In this tutorial we will continue with our introduction to Python programming for data science. Today we will focus on **visualization**.

We will go through the following:

- **Task**: Analyzing flight data using Pandas
- **Task**: Getting started with Matplotlib
- **Introduction to visualization with `Matplotlib`**: Learn how you can use `Matplotlib` to produce plots that effectively communicate your data
- **Advanced visualization in `Seaborn`**: Use `Seaborn` for advanced visualization of complex relationships

---

## 1. Task: Analyzing flight data using Pandas

Last week, you got to know *the* core data science library in Python - Pandas. Let us put what we learned together in a small real-world case.

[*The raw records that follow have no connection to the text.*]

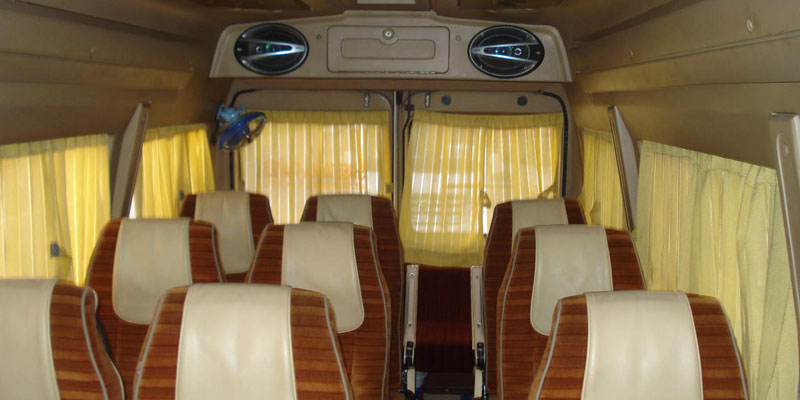 18 Seater AC Luxury Force Traveller - Bhubaneswar Cab Rental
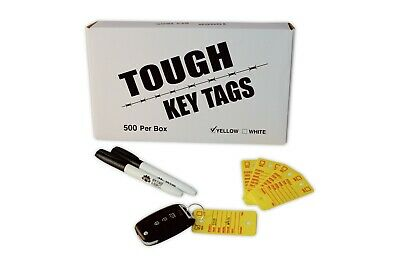 Car Dealer Key Tags | Tough Plastic Rigidene Style | 500 Survivor EZ400 Tags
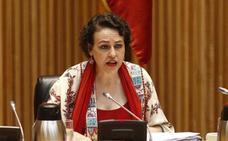 Trabajo dice que se aceptó el sindicato de prostitutas sin criterio político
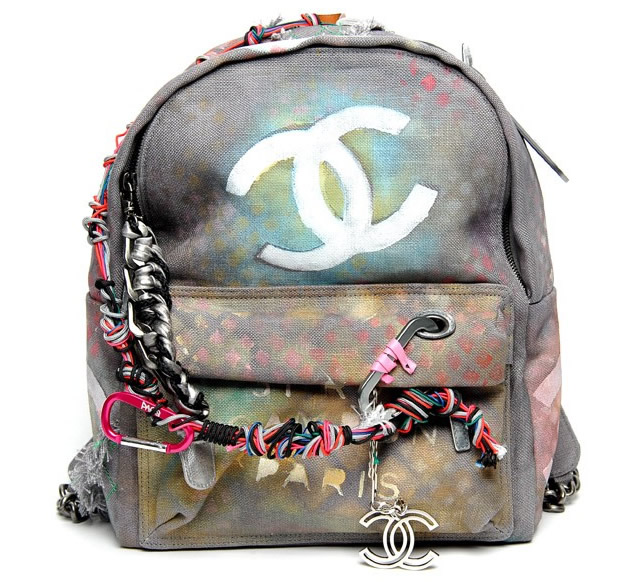 Chanel s Art School Backpack Will Cost  3 bb35bd2451c6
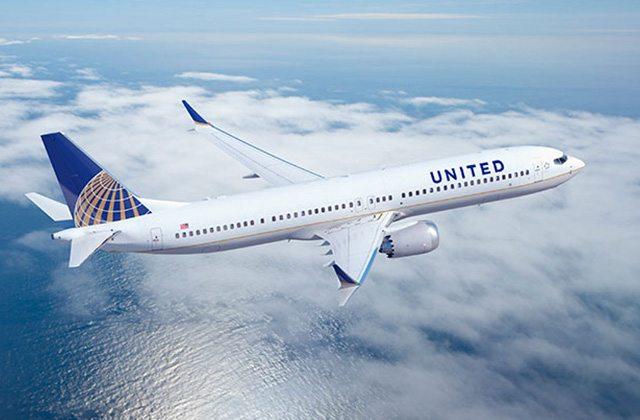 united airlines starts service between houston and havana cuba rh etn travel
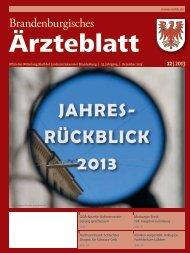 Brandenburgisches Ärzteblatt 12/2013 - Landesärztekammer ...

I have provided you with a small dataset from the City of Cologne, which is publicly available via [this link](https://www.offenedaten-koeln.de/dataset/dienstfluege-co2-stadt-koeln-2019). It contains a summary of all business flights made by employees of the city in 2019. The following information are available:
- *unit*: code of the organisational unit responsible for these flights
- *origin*: origin airport of the flight route 
- *destination*: destination airport of the flight route
- *flights*: number of flights of this route by the respective organisational unit
- *persons*: number of persons from the organisational unit taking this flight route
- *CO2*: total CO2 emitted as a result of these flights in kilograms

Load the csv file called "business_flights_cologne_2019.csv" into a pandas dataframe (note: data is separated by ";"). Afterwards, use your knowledge of pandas to answer the following questions:
1. Is the provided dataset missing data, i. e. are there missing values?
2. How many business flights took place in total in 2019?
3. How many kilograms of CO2 were emitted as a result of these flights in total in 2019?
4. Which flight route emitted most CO2 per flight per person? (hint: you can sort dataframes using `.sort_values(by='column_name', ascending=False)`)
5. Which organisational unit flew the most? 
6. What was the most common destination?

In [None]:
# import pandas
import pandas as pd

# load csv
flights = pd.read_csv('business_flights_cologne_2019.csv', sep = ';')
flights.head()

In [None]:
# Is the provided dataset missing data, i. e. are there missing values?
flights.info()

In [None]:
# How many business flights took place in total in 2019?
total_flights = flights['flights'].sum()
print('Total number of flights:', total_flights)

In [None]:
# How many kilograms of CO2 were emitted as a result of these flights in total in 2019?
total_CO2 = flights['CO2'].sum()
print('Total CO2:', total_CO2)

In [None]:
# Which flight route emitted most CO2 per flight per person?
flights['route_emissions'] = flights['CO2'] / flights['flights'] / flights['persons']
flights.sort_values(by='route_emissions', ascending=False).head(10)

In [None]:
# Which organisational unit flew the most?
flights.groupby('unit').agg({'flights':'sum'}).sort_values(by='flights', ascending=False).head(10)

In [None]:
# What was the most common destination?
flights.groupby('destination').agg({'flights':'sum'}).sort_values(by='flights', ascending=False).head()

---

## 2. Task: Getting started with Matplotlib

This week, we will be using Python to visualize data. The library we will be using for this is called Matplotlib.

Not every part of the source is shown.